Les énergies renouvelables ne sont pas une solution parfaite. Elles posent de vraies questions d’intermittence, de stockage, d’emprise foncière, d’acceptabilité locale et d’adaptation des réseaux. Mais elles cochent tous les critères d’une énergie du XXIⁿ siècle : empreinte carbone minimale, ressource inépuisable, compétitivité économique, création d’emplois, indépendance stratégique. Une fois l’éolienne installée ou les panneaux posés, le « combustible » est gratuit et le coût marginal de production proche de zéro — alors que les hydrocarbures doivent être achetés en continu, à des prix qui fluctuent au gré des marchés mondiaux.

Le vrai débat n’est plus de savoir si les renouvelables sont viables — elles le sont, les chiffres le prouvent depuis 2022. Il porte désormais sur le rythme et les conditions de leur déploiement : comment moderniser les réseaux à temps, comment développer le stockage saisonnier, comment garantir une transition juste pour les territoires et les travailleurs concernés. Ces défis sont sérieux, mais ils sont d’ordre industriel et politique, pas technologique. Les renouvelables sont une pièce essentielle du puzzle dans notre quête d’un avenir durable.

FAQ — énergies renouvelables en questions

Quels sont les principaux avantages des énergies renouvelables ?

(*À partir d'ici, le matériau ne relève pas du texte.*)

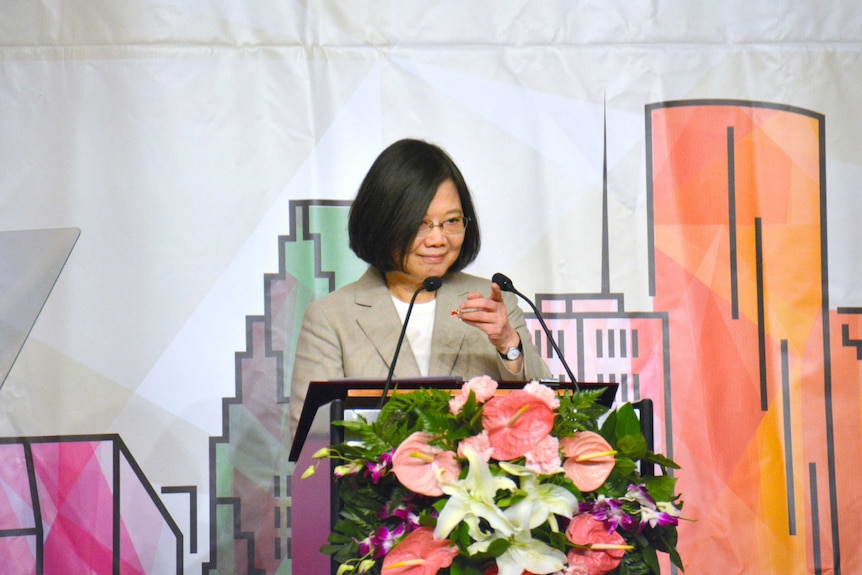 Taiwanese President Tsai Ing-wen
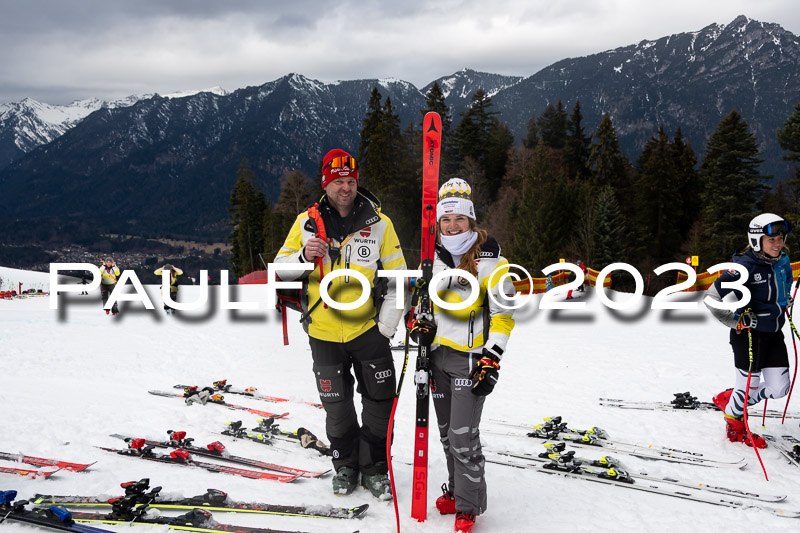 NJC + FIS, Super-G, Damen , 17.02.2023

Les énergies renouvelables cumulent trois avantages majeurs : un faible impact environnemental (96 % de CO₂ en moins que le charbon pour le solaire), une compétitivité économique désormais supérieure aux fossiles (0,034 $/kWh pour l’éolien terrestre contre 0,077 $/kWh pour le gaz), et une ressource inépuisable qui libère les pays de la volatilité des marchés pétroliers et gaziers.

Les énergies renouvelables sont-elles vraiment moins chères que les fossiles ?

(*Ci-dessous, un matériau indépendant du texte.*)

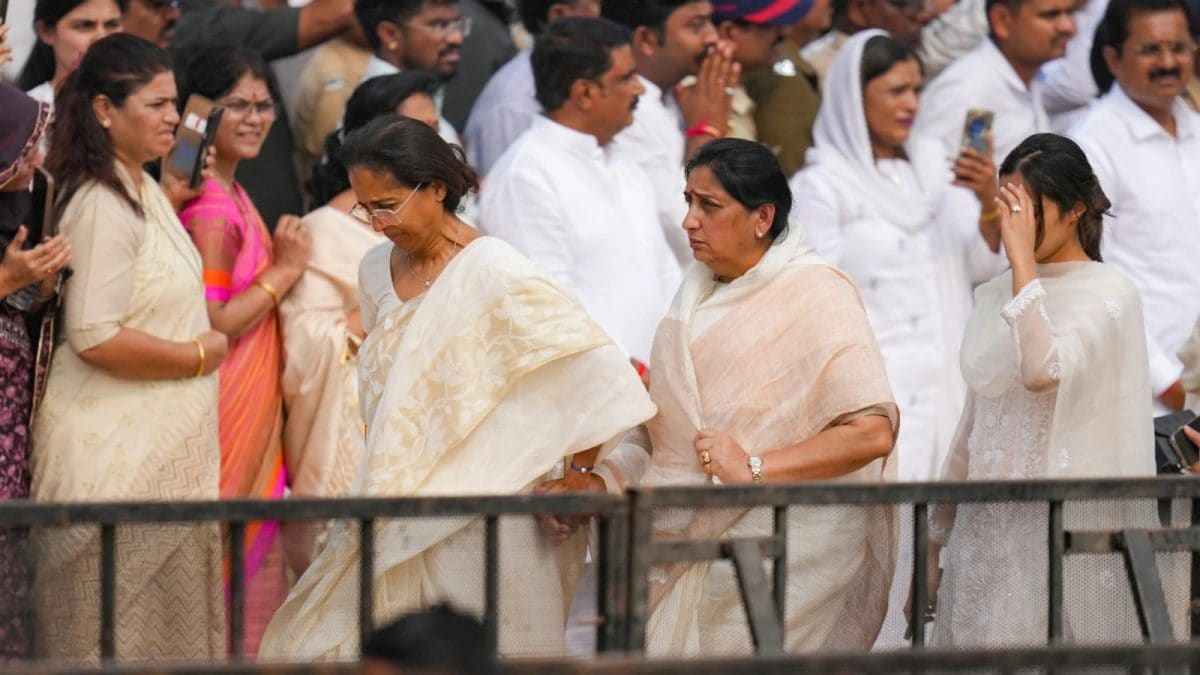 In Tragedy, Pawar Family Closes Ranks As Supriya Sule Stands By Sunetra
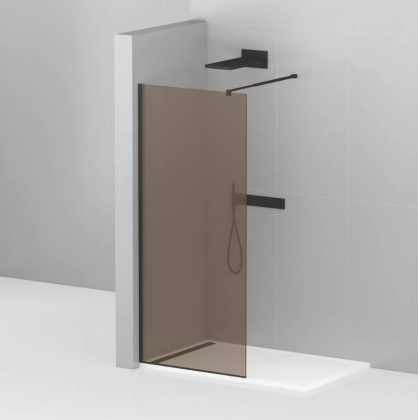 LIBERTA-90-BR Стекло для перегородки Liberta, бронза, 900х1950 мм LIBERTA-90-BR Стекло для перегородки Liberta, бронза, 900х1950 мм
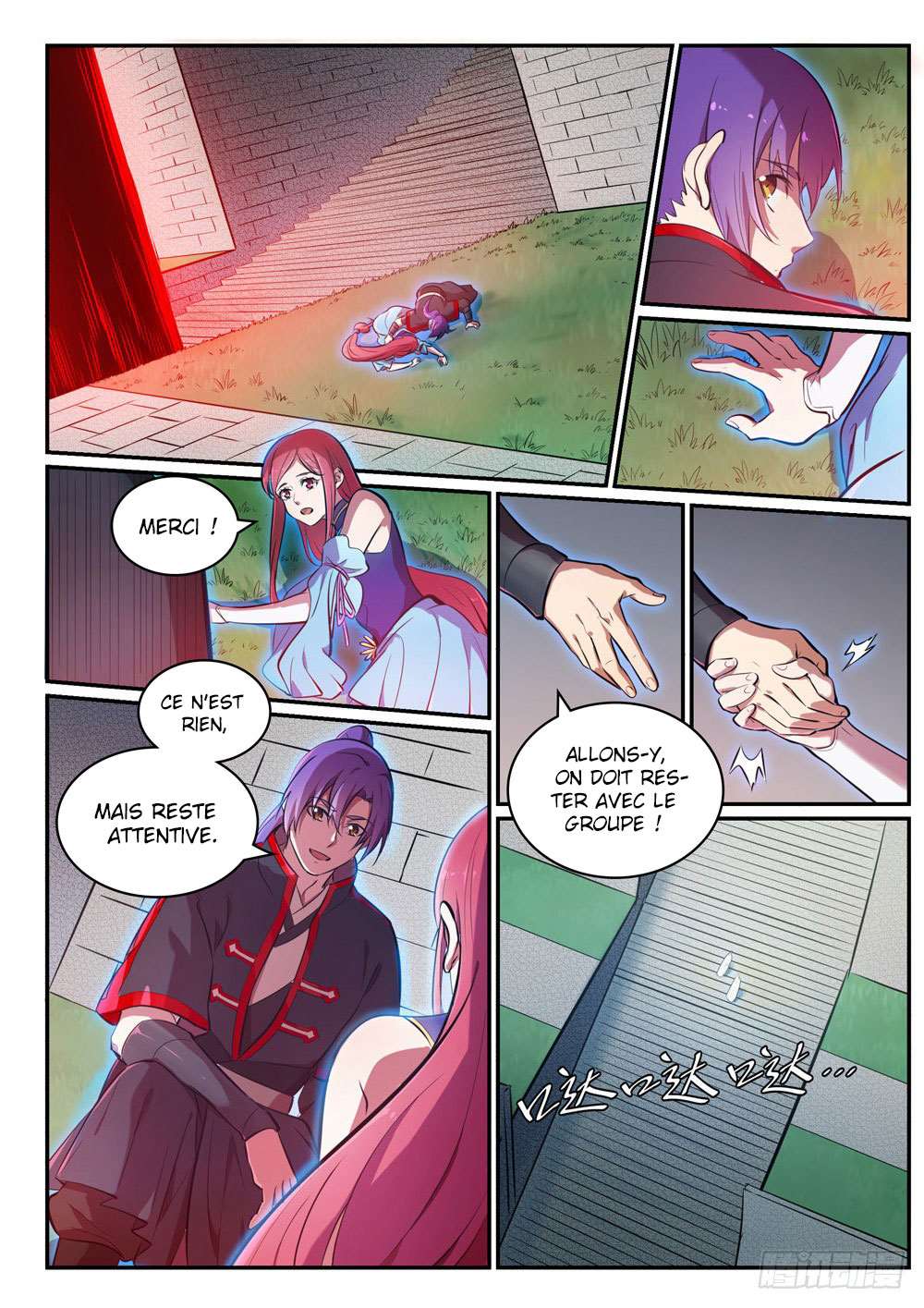 Read Apotheosis FR Manga Online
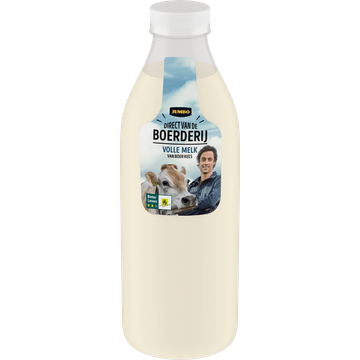 Jumbo Direct van de Boerderij Volle Melk 1L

Oui. Selon l’IRENA, 91 % des nouvelles capacités renouvelables installées dans le monde en 2024 produisaient à un coût inférieur à la moins chère des alternatives fossiles neuves. L’éolien terrestre est 53 % moins cher et le solaire photovoltaïque 41 % moins cher que la solution fossile la plus compétitive. Le coût d’installation du solaire a chuté de 87 % entre 2010 et 2024.

Quels sont les principaux inconvénients des énergies renouvelables ?

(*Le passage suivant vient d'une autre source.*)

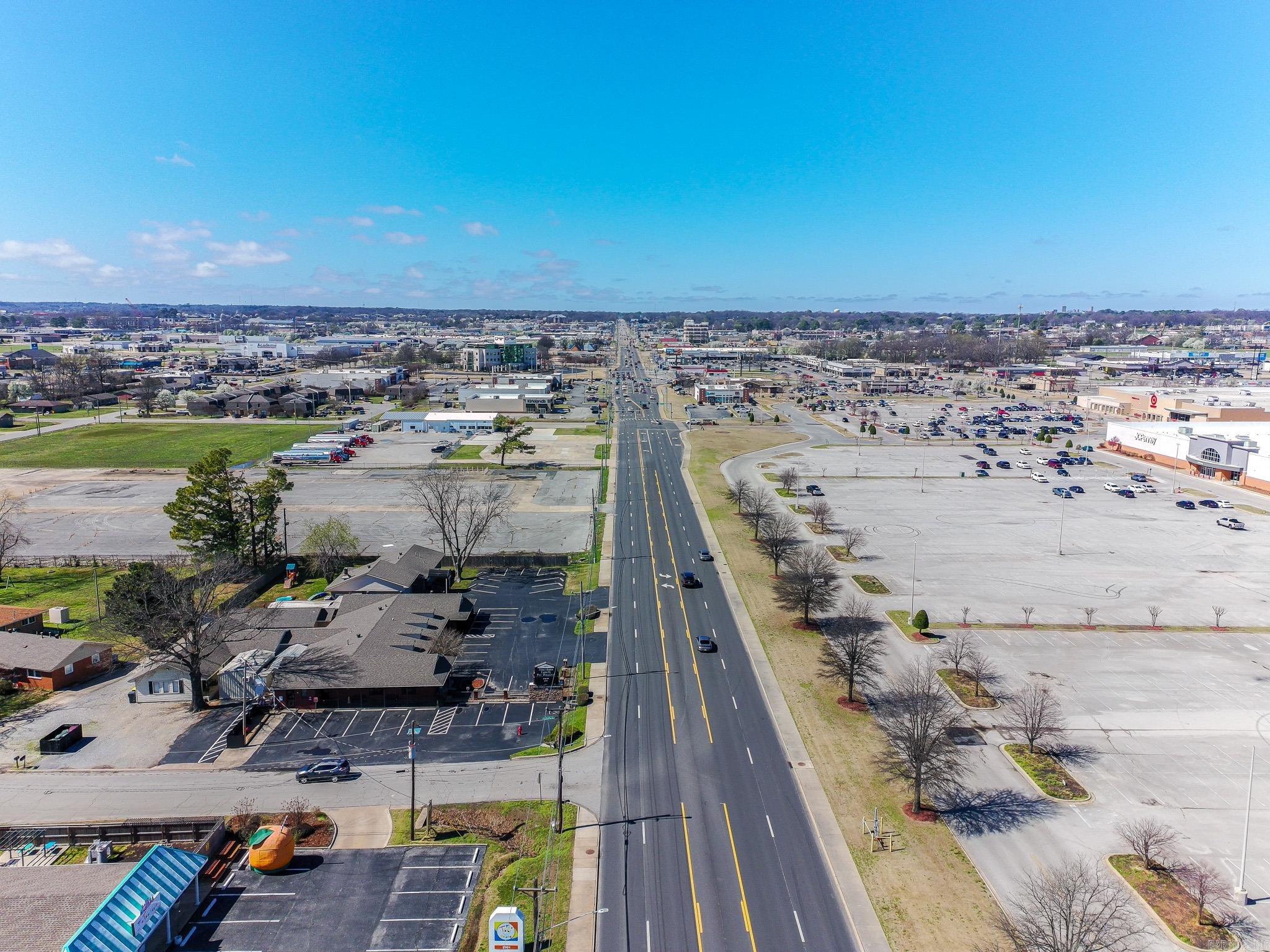 Metes & Bounds - Commercial Sale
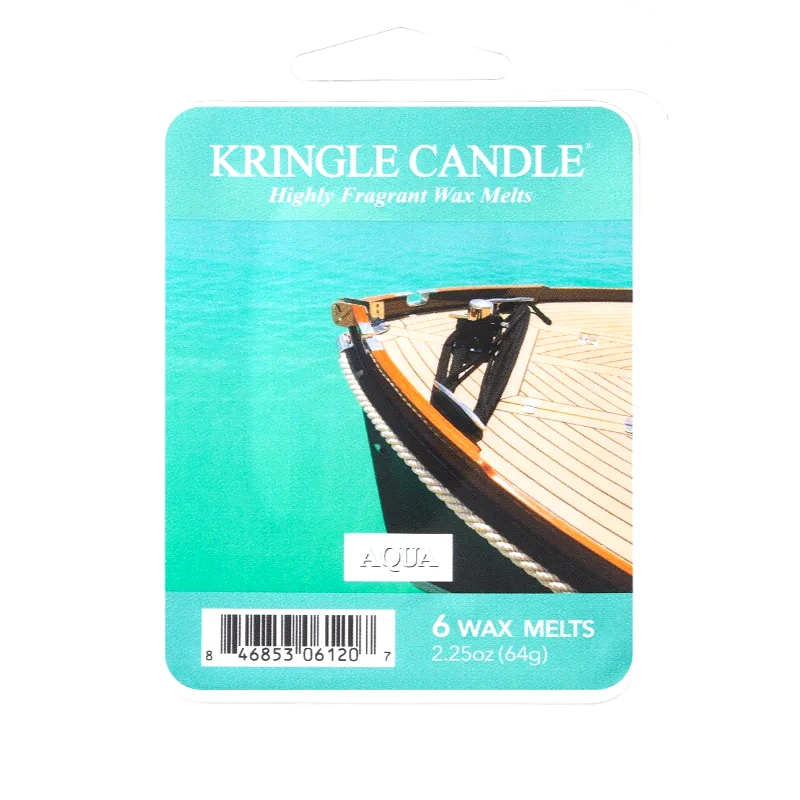 Kringle Candle Kringle Candle Aqua κερί για αρωματική λάμπα 64 γρ
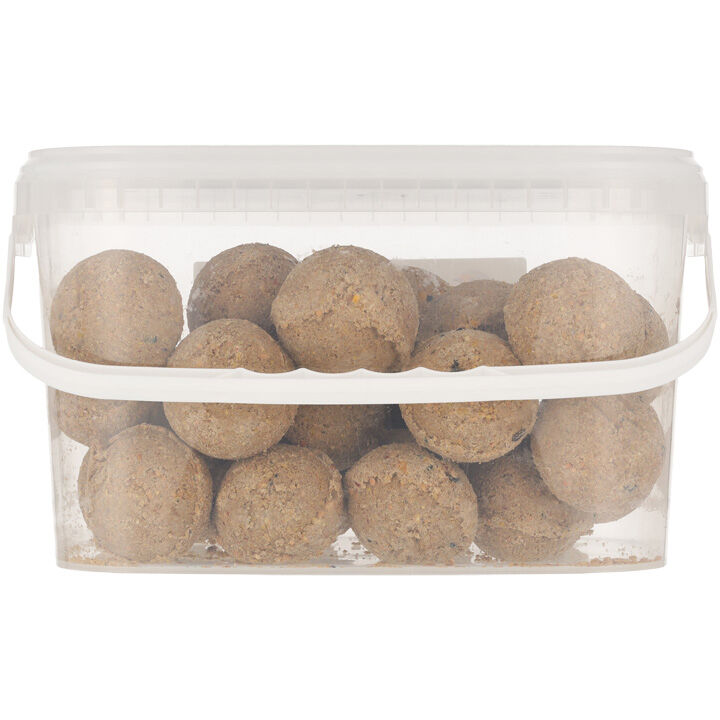 Welkoop - Vetbollen van Insectenvet - zonder netje - Tuinvogelvoer - 30 Stuks - insecten Welkoop - Vetbollen van Insectenvet - zonder netje - Tuinvogelvoer - 30 Stuks - insecten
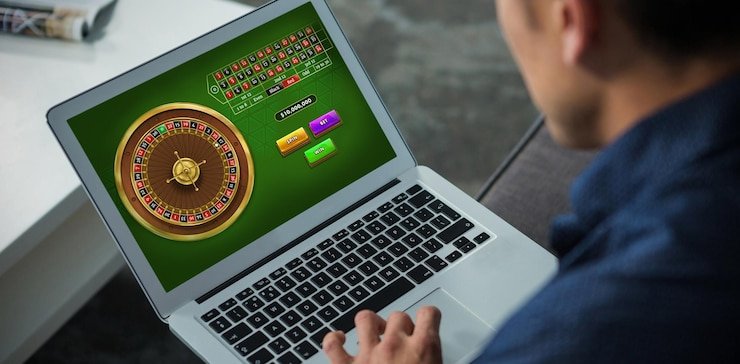 Antarmuka Main Gratis dikatoto di layar mobile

Les trois principales limites sont l’intermittence (le solaire ne produit pas la nuit, l’éolien dépend du vent), le besoin massif de stockage (batteries, hydrogène, STEP), et la nécessité de moderniser les réseaux électriques conçus pour une production centralisée. S’y ajoutent des contraintes géographiques (sites venteux ou ensoleillés) et des questions d’acceptabilité locale (impact visuel, sonore, biodiversité).

L’hydroélectricité est-elle sans impact environnemental ?

Non. Bien qu’elle affiche la plus faible empreinte carbone des renouvelables en exploitation, l’hydroélectricité a des impacts réels : fragmentation des rivières, blocage des migrations de poissons, déplacement de populations lors de la construction de grands barrages, émissions de méthane issues de la décomposition de biomasse immergée dans les réservoirs tropicaux.

Peut-on vraiment comparer le rendement d’un panneau solaire et d’une centrale à charbon ?

Pas directement. Une centrale à charbon moderne a un rendement de 38-45 % et un panneau photovoltaïque de 20-22 %, mais ces chiffres ne mesurent pas la même chose. Le charbon est une ressource finie extraite du sol : brûler 60 % d’inutile, c’est perdre un stock. Le solaire capte un flux gratuit qui passerait de toute façon. Le bon indicateur de comparaison est le coût complet par kWh (LCOE) et l’empreinte carbone sur cycle de vie — deux critères sur lesquels les renouvelables l’emportent largement.